# TASK TO CARRY OUT
Write out the records beneath this line exactly as they appear, minus any images.

# DATA SECTION

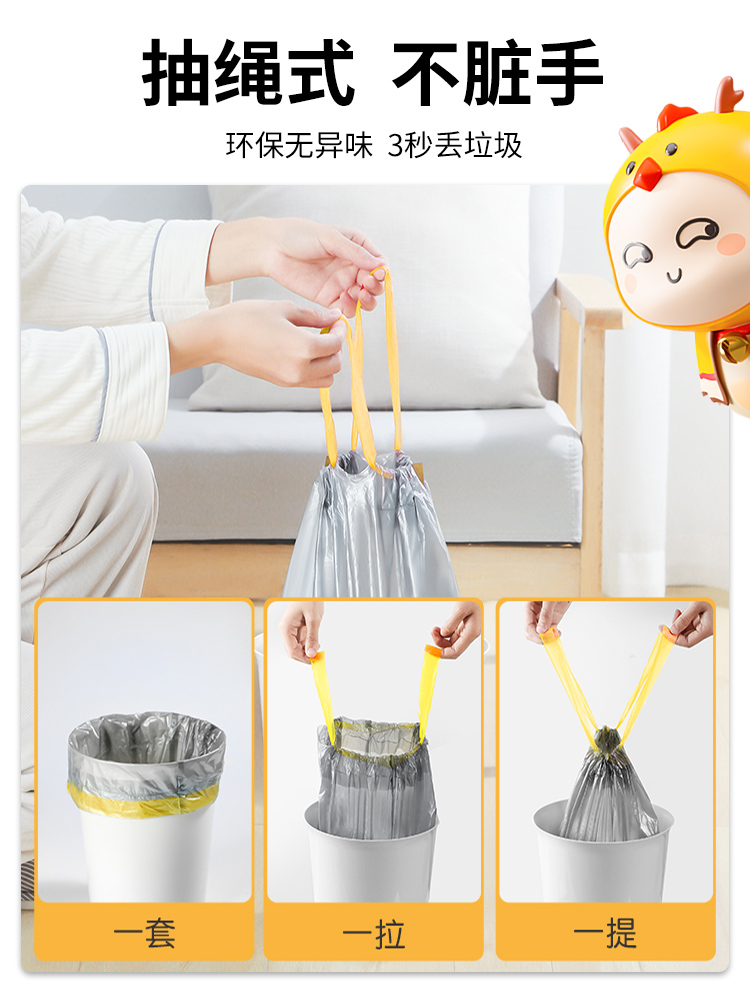 抽绳式 不脏手

环保无异味 3秒丢垃圾

一套

一拉

一提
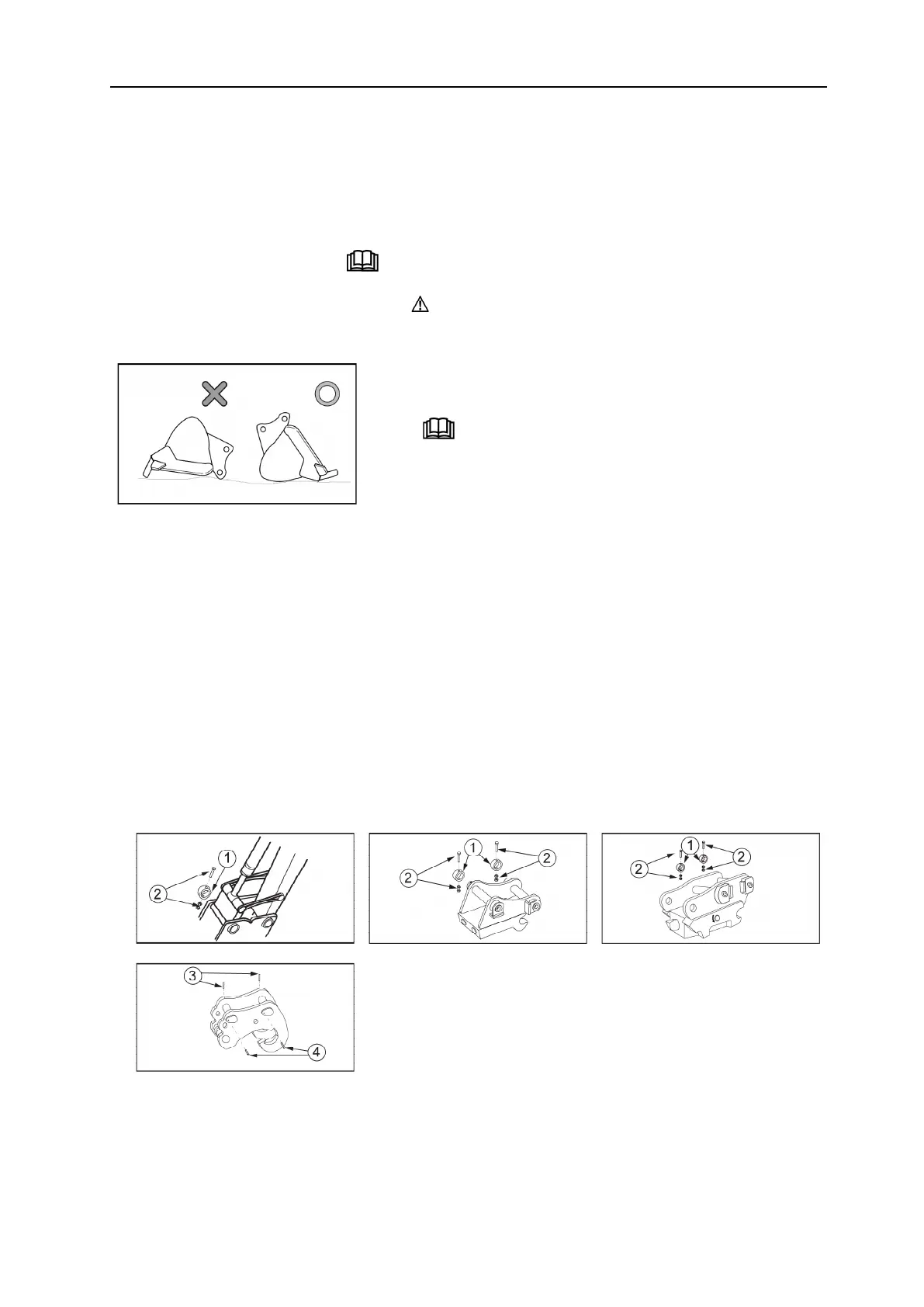 1

2

1

2

2

1

2

2

3

4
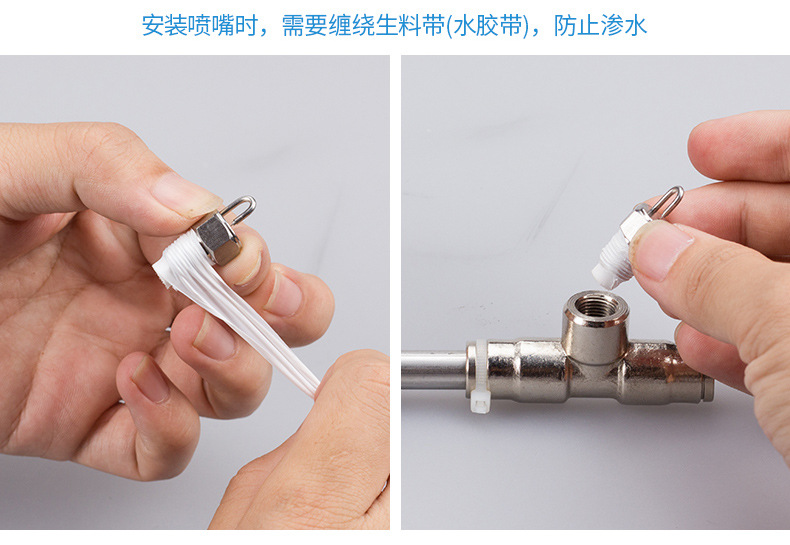 安装喷嘴时，需要缠绕生料带(水胶带)，防止渗水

# ANSWER SECTION
 抽绳式 不脏手

环保无异味 3秒丢垃圾

一套

一拉

一提
 1

2

1

2

2

1

2

2

3

4
 安装喷嘴时，需要缠绕生料带(水胶带)，防止渗水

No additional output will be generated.